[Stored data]
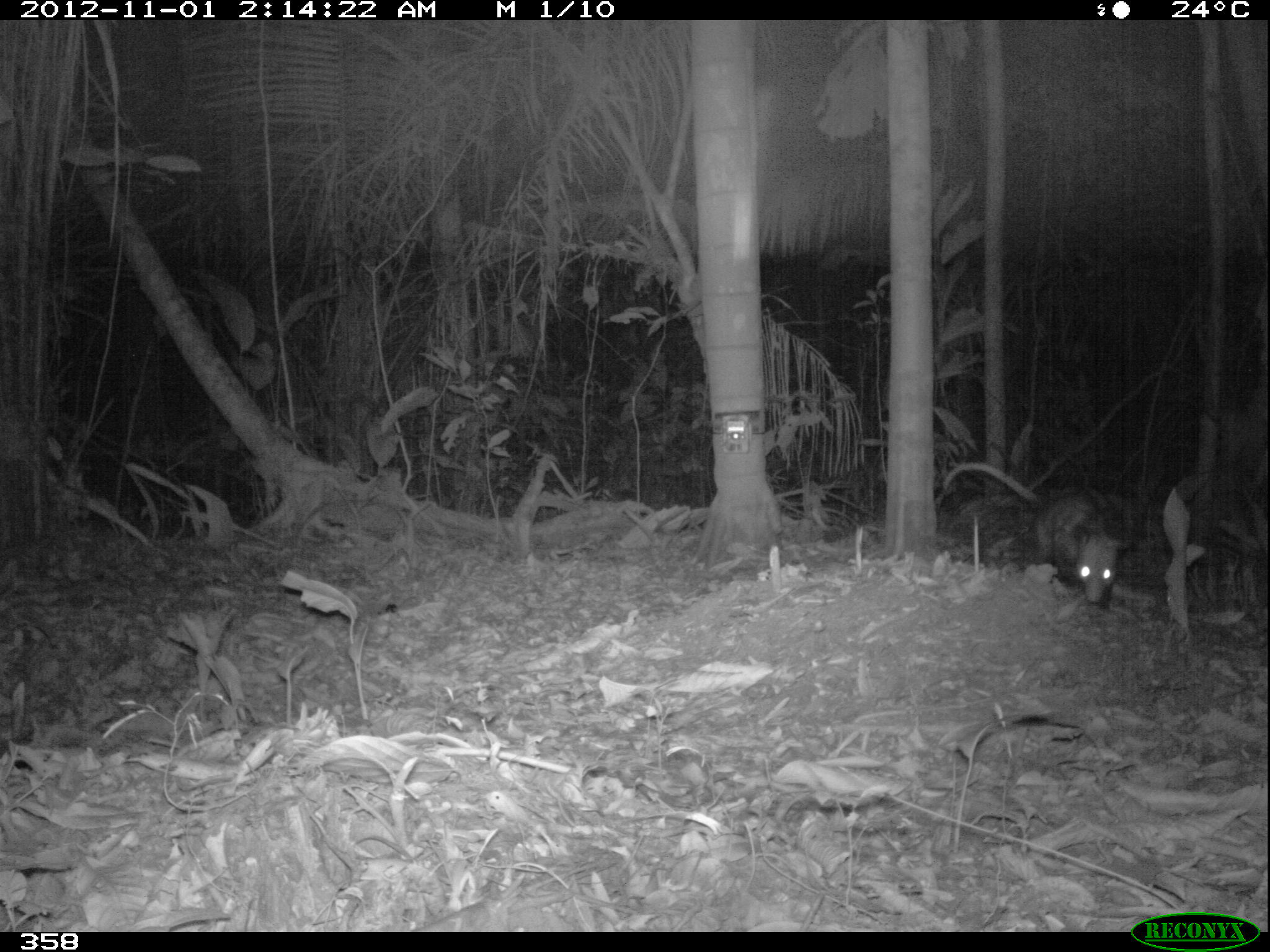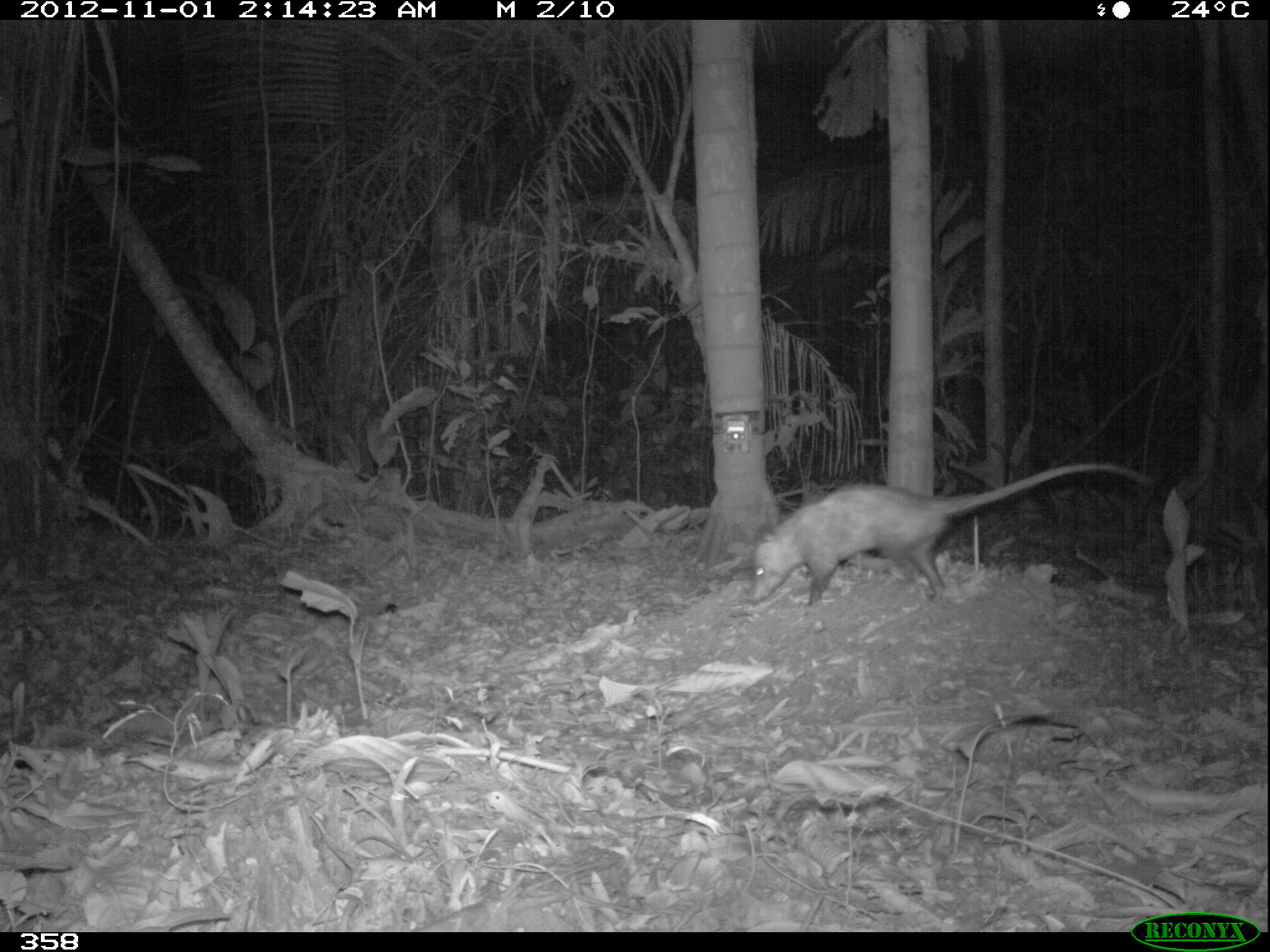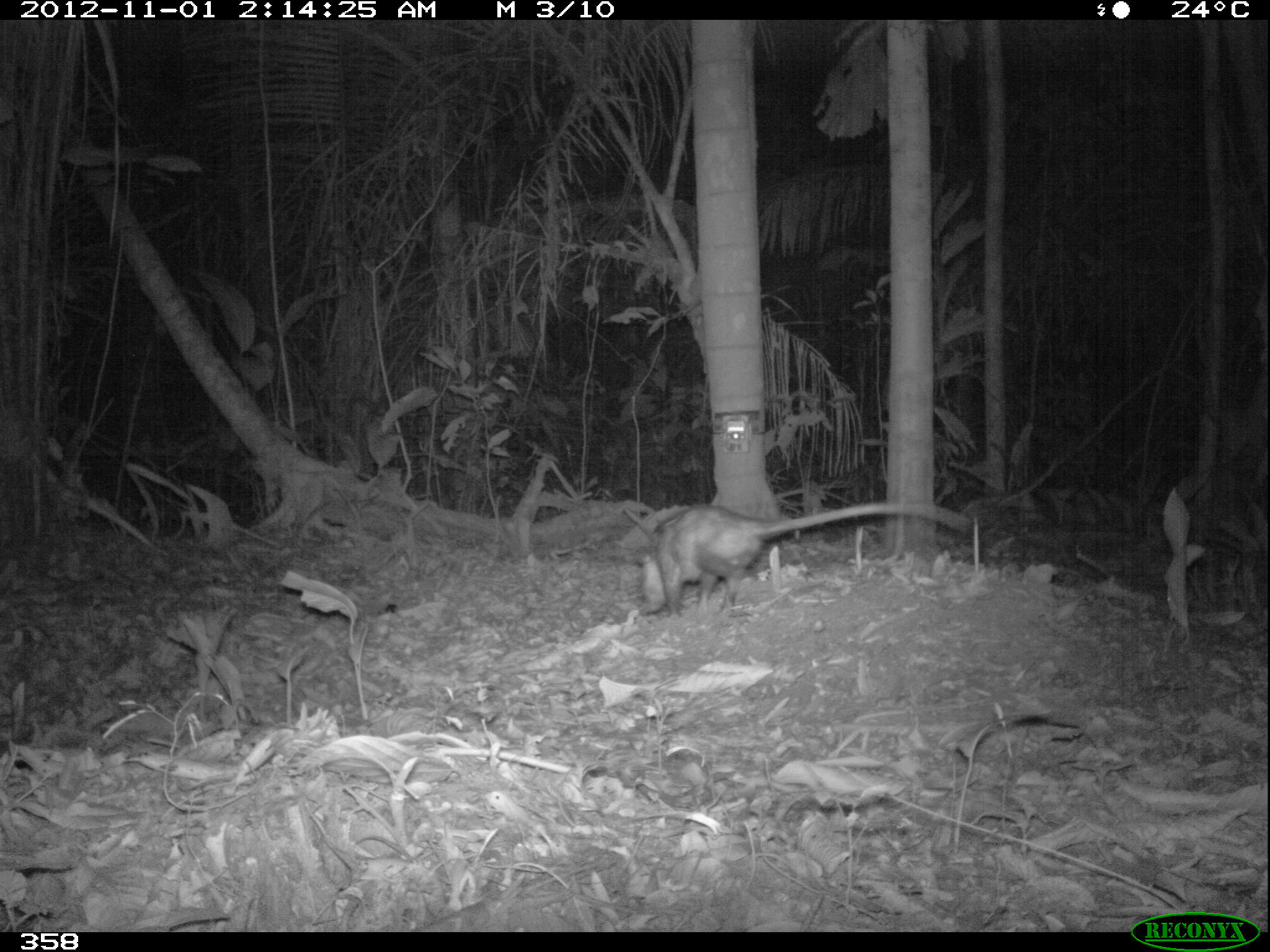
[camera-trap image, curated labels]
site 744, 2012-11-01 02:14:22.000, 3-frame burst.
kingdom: Animalia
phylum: Chordata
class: Mammalia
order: Didelphimorphia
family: Didelphidae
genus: Didelphis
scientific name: Didelphis marsupialis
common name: southern opossum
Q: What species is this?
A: Didelphis marsupialis (southern opossum).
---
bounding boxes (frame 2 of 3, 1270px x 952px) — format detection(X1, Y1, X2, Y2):
didelphis marsupialis: detection(748, 461, 1153, 606)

WORK INSTRUCTION
Every entry above is to be copied verbatim, with the pictures removed.

COMPLETED TASK
[camera-trap image, curated labels]
site 744, 2012-11-01 02:14:22.000, 3-frame burst.
kingdom: Animalia
phylum: Chordata
class: Mammalia
order: Didelphimorphia
family: Didelphidae
genus: Didelphis
scientific name: Didelphis marsupialis
common name: southern opossum
Q: What species is this?
A: Didelphis marsupialis (southern opossum).
---
bounding boxes (frame 2 of 3, 1270px x 952px) — format detection(X1, Y1, X2, Y2):
didelphis marsupialis: detection(748, 461, 1153, 606)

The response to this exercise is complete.